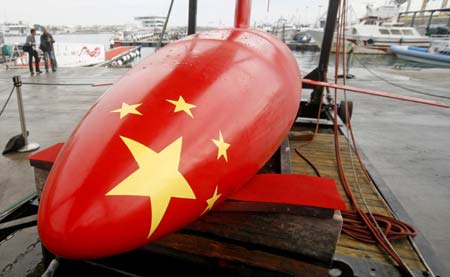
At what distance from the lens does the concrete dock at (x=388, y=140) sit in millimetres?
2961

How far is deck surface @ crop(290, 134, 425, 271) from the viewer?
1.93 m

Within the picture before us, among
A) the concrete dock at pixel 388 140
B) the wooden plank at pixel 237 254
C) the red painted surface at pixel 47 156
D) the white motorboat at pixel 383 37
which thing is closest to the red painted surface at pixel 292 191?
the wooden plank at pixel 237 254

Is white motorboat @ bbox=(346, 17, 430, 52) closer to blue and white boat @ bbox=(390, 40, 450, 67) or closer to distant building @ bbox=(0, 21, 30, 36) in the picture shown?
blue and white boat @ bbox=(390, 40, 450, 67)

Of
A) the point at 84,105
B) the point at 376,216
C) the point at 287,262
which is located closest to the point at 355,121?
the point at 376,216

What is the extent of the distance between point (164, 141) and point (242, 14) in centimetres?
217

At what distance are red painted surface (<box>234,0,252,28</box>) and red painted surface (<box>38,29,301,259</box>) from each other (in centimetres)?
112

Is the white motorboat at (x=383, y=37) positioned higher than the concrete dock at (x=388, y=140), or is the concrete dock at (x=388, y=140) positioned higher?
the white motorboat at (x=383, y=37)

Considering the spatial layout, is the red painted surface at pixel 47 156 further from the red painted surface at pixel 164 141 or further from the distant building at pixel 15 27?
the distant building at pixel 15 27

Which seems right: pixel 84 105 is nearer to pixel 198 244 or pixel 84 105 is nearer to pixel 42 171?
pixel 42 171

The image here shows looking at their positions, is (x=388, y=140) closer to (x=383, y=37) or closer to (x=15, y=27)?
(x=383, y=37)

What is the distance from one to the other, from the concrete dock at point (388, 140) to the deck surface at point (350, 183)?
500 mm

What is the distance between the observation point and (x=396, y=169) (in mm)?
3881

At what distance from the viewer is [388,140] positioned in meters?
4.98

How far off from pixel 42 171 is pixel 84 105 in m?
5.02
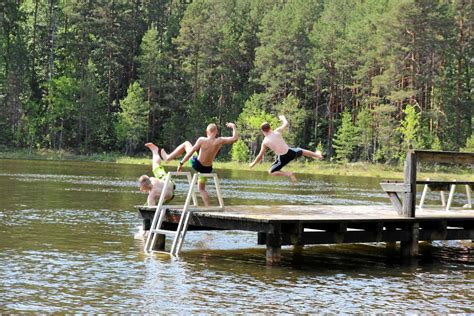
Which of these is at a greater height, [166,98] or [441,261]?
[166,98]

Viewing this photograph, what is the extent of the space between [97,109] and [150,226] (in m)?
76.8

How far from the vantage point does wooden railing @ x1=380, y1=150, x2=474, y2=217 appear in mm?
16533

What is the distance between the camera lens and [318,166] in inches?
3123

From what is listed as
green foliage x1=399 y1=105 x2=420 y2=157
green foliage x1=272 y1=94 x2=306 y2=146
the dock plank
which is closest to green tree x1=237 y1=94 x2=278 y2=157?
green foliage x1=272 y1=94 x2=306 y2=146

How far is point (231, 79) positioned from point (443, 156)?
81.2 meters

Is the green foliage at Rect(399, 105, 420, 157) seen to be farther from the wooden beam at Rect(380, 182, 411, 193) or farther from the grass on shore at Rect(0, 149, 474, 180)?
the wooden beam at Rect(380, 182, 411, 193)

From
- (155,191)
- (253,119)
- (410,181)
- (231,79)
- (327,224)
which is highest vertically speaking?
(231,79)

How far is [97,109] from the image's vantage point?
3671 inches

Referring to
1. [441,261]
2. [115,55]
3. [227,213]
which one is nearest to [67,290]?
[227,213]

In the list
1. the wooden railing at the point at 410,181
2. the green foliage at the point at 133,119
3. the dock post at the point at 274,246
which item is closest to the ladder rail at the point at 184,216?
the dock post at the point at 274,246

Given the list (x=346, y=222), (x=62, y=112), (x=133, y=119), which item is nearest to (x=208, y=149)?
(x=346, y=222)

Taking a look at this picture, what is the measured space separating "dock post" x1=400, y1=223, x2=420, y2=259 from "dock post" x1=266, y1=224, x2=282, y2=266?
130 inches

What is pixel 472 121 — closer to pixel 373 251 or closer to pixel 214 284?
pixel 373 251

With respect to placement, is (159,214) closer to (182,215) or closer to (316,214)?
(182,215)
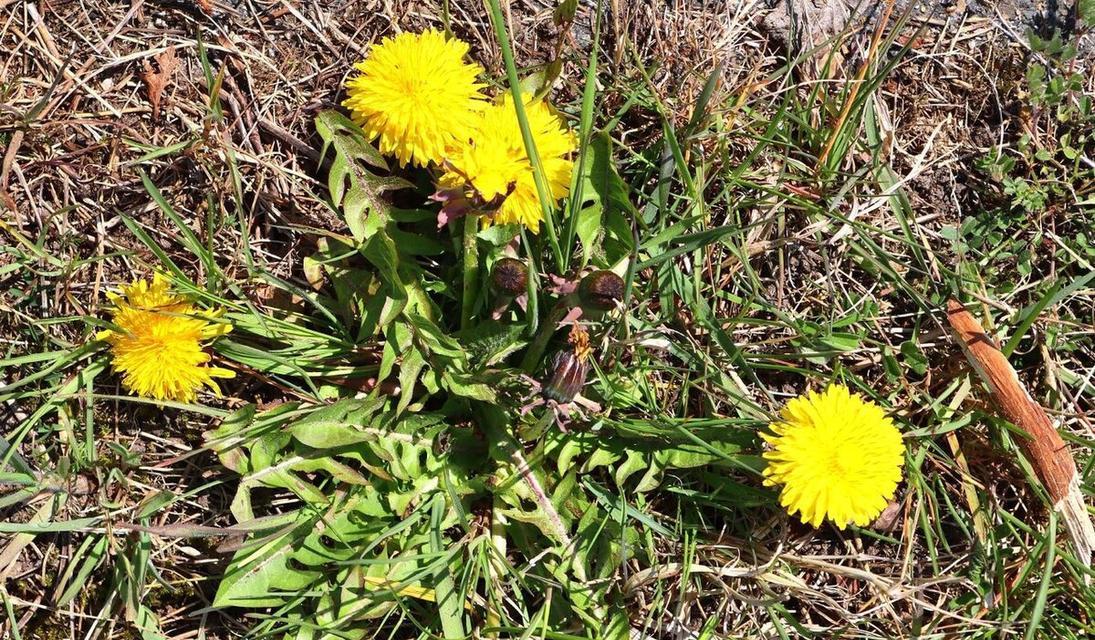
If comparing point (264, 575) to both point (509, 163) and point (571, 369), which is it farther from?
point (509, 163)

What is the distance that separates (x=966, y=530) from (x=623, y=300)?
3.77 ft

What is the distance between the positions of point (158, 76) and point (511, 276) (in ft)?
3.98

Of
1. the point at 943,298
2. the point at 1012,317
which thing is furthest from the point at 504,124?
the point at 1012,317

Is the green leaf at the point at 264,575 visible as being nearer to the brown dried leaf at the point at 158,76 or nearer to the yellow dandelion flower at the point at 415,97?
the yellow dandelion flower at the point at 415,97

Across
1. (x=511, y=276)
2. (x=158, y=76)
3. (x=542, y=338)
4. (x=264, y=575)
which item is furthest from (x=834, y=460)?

--------------------

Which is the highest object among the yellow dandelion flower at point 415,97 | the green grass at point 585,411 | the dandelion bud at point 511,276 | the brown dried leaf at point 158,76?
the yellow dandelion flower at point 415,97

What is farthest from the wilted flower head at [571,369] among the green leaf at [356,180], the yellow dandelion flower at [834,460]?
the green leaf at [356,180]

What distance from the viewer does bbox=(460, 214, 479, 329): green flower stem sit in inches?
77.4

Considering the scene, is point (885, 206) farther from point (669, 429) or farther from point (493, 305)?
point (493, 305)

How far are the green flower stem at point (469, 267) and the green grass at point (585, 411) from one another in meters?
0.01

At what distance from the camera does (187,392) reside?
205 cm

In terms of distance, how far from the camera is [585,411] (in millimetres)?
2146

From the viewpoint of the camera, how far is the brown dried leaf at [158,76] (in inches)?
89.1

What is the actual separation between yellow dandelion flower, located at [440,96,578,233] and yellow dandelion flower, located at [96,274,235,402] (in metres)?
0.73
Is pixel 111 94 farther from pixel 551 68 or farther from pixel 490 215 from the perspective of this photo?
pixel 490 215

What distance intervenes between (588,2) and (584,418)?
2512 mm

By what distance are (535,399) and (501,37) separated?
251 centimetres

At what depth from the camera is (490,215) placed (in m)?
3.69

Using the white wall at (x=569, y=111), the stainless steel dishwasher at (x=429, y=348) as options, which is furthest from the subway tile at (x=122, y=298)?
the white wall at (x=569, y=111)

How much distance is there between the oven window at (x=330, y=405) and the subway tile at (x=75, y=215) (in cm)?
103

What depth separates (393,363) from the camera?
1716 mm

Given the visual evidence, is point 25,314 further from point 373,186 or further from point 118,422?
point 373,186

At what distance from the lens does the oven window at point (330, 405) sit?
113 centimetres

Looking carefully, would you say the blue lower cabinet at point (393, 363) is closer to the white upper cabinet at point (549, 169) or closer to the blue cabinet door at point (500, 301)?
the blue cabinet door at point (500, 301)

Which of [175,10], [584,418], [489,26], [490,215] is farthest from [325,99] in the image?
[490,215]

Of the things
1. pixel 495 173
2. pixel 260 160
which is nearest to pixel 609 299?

--------------------

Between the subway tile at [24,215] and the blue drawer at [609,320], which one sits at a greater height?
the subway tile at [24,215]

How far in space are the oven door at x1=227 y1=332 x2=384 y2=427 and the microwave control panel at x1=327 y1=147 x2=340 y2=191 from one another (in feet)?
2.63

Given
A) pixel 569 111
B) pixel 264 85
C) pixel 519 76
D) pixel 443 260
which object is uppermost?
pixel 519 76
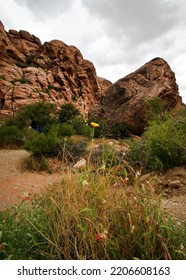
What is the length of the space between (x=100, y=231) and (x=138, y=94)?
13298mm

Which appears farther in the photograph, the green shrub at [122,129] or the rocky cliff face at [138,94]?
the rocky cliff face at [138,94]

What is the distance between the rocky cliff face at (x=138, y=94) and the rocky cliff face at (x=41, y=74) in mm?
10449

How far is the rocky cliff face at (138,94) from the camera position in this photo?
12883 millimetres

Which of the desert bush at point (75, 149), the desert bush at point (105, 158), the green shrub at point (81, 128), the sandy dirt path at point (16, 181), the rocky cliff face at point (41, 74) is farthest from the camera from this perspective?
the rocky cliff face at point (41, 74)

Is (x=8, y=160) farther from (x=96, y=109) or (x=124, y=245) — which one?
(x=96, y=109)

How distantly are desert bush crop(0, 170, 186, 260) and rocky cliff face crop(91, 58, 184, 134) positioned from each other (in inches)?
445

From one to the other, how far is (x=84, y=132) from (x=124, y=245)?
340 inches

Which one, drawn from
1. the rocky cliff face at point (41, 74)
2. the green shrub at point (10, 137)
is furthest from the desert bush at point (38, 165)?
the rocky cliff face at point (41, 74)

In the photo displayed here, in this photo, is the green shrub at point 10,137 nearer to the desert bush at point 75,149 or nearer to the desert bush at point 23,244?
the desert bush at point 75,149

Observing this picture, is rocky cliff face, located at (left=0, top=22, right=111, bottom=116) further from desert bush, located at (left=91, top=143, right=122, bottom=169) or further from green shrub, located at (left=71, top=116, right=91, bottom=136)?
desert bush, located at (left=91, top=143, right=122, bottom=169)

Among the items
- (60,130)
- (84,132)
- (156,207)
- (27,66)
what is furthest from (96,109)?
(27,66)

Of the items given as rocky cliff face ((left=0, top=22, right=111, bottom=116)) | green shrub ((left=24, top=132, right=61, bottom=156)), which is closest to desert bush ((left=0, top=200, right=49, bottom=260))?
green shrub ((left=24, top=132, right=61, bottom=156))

--------------------

OBJECTIVE: Will you copy the data word for word from the line with "What is the distance between the observation" to the line with "81.2 meters", both lines included, leaving out the pictures?

SOLUTION TO THIS EXERCISE:
What is the distance between the observation point and (x=396, y=169) (in mm)?
3881

At what distance from the viewer is [388,140] positioned in meters?
4.98

How far off from pixel 42 171 is pixel 84 105 in m?
5.02
Which of these is at a greater height, [166,98] or [441,261]?
[166,98]

Viewing this photograph, what is the extent of the space between [97,109] and [150,226] (in m)?
76.8

How far from the vantage point does wooden railing @ x1=380, y1=150, x2=474, y2=217 appear in mm?
16533

What is the distance between the camera lens and [318,166] in inches?
3123

From what is listed as
green foliage x1=399 y1=105 x2=420 y2=157
green foliage x1=272 y1=94 x2=306 y2=146
the dock plank
which is closest to green tree x1=237 y1=94 x2=278 y2=157?
green foliage x1=272 y1=94 x2=306 y2=146

How far is point (231, 79) positioned from point (443, 156)?
81.2 meters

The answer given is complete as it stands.